1949 yılında tekke ve zaviyelerle ilgili kanuna eklenen bir fıkra ile hapis ve para cezalar artırılmış, ilave olarak sürgün cezası getirilmiştir. O dönemde aynı zamanda Necip Fazıl’ın şeyhi olarak tanınan Abdülhakim Arvasi’nin “Hükümet tekkeleri kapatmadı; onlar zaten kendi kendilerini kapatmışlardı. Hükümet boş mekanları kapattı” ifadesi bu yapıların çürümüşlüklerine vurgu yapmaktadır.
Bu yapıların yerine “Türk Ocakları” ve “Halk Evleri” ikame edilmeye çalışılmış ancak tekke ve zaviyelerin halk nezdindeki etkileri yok edilememiş, faaliyetlerini gizliden, sessiz ve derinden yer altından sürdürmeye çalışmışlardır.
Cemaat, aynı inanç, düşünce ve ideoloji etrafında bir araya gelen insanların oluşturduğu topluluk olması gerekirken, günümüzde daha çok çıkar birlikteliği öne çıkmaktadır.
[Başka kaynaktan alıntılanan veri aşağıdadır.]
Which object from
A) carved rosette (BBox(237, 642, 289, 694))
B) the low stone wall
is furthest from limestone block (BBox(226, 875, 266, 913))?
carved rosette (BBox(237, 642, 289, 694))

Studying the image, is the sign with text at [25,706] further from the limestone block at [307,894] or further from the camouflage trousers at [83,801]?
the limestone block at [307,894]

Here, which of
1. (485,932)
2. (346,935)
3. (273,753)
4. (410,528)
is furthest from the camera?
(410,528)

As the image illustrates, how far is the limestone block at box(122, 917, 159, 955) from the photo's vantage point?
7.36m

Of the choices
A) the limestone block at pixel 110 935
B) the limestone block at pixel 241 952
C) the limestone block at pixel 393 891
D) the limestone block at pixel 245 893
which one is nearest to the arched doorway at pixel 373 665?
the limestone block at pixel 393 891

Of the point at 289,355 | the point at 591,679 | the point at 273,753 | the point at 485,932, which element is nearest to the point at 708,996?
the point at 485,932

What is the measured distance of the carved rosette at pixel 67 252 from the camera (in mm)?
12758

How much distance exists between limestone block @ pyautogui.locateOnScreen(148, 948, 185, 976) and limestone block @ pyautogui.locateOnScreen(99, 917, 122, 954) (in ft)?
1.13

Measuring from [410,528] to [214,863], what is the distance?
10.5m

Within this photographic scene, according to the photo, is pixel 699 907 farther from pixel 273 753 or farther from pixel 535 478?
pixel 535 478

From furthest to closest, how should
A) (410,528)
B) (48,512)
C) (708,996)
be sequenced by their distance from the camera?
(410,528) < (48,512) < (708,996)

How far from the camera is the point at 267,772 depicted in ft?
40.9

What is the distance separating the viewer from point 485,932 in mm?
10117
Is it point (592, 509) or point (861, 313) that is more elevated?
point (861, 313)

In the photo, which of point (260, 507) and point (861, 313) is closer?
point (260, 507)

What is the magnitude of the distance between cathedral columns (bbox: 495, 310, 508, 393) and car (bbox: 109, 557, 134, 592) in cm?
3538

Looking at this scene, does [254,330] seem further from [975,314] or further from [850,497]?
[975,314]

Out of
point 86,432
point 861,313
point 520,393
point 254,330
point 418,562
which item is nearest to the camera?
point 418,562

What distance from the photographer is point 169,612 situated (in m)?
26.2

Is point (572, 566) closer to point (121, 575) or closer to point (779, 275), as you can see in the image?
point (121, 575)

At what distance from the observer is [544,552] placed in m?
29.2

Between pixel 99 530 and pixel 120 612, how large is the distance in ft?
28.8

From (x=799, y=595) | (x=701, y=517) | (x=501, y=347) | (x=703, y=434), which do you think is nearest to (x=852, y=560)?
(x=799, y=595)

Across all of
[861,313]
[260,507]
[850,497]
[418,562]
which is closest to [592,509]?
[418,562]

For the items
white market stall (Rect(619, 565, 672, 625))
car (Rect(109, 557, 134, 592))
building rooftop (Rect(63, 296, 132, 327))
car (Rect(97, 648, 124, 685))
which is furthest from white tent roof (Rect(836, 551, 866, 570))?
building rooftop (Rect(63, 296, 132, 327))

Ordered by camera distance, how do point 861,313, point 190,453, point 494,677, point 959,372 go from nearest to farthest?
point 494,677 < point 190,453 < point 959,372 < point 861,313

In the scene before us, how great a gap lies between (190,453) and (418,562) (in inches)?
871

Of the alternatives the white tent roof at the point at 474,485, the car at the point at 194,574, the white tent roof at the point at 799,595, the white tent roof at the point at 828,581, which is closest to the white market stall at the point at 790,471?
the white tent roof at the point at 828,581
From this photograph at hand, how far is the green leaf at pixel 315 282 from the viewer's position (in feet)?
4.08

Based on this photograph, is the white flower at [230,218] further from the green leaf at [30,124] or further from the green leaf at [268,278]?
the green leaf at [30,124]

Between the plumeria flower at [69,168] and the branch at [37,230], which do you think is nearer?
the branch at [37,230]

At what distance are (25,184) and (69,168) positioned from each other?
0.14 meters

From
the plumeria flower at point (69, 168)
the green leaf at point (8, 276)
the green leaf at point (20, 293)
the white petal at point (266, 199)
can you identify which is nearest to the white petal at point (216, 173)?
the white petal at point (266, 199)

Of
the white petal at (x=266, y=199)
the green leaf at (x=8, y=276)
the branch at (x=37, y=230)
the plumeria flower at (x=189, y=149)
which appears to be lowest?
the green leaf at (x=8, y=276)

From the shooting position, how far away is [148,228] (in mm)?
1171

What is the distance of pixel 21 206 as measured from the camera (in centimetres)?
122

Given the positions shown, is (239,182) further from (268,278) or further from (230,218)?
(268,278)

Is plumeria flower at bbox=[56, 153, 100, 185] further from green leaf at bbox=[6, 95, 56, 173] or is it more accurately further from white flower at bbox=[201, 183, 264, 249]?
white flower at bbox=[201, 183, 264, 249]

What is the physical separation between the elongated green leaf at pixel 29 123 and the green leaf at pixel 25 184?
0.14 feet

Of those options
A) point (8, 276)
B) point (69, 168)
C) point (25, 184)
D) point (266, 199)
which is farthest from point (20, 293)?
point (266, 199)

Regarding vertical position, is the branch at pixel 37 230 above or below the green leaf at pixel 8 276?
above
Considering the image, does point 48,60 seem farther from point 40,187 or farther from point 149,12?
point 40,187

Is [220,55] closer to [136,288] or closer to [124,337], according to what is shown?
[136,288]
Farklı insan etkileşimleri ile şekillenen, toplumsal yaşamın doğal sonucu olarak ortaya çıkan bir yapı.
Cemaat denildiği zaman hemen dini cemaatler akla geliyor. Cemaat öğretileri- ki çoğu liderin fikirlerinden oluşur- adeta vahiy gibi algılanır. Mensuplar arasında sıkı bir dayanışma mevcuttur. Bireysel dindarlık (ait olmadan inanma) yerine kolektif dindarlık daha etkindir.
Günümüzde dini yapılar; tarikat, cemaat, vakıf ve dernekler şeklinde örgütlenmişlerdir. Tarikat ve cemaatlerin dernek ve vakıfları olduğu gibi, tarikat ve cemaatlerin dışında da dini dernek ve vakıflar mevcuttur. Bunlar da tıpkı tarikat ve cemaatler gibi karizmatik bir kişi etrafında örgütlenen topluluklardır. Bu yapıların liderleri, genellikle az da olsa dini eğitim almış kimselerdir. Ancak son dönemlerde sıradan insanların da böyle yapılanmalara gittiğine ve epeyce taraftar topladıklarına tanıklık ediyoruz.
1950’lerden sonra yaşanan hızlı şehirleşme, iç göç ve sanayileşme olgusu sosyal ve kültürel değişime neden oldu. Demokrat Partinin iktidarında ekonomide başlayan liberalizasyon, kır yoksullarının kente göçünü sağladı. Hizmetlerden mahrum, eğitimsiz, sosyal güvencesiz ama geleneksel bağları güçlü bu kesim arasında tarikat ve cemaatler kolayca yayıldı. Siyasal iktidar da bunu teşvik ediyordu. Özellikle 1960’tan sonra komünizmle mücadele adı altında milliyetçi oluşumların yanında bu yapılanmalar da destekleniyordu.
80 sonrası sağlanan demokratikleşme hamlelerinden sonra dini gruplar, deyim yerindeyse patlama yaparak ortaya çıkmışlar ve birçok alanda faaliyette bulunmaya başlamışlar.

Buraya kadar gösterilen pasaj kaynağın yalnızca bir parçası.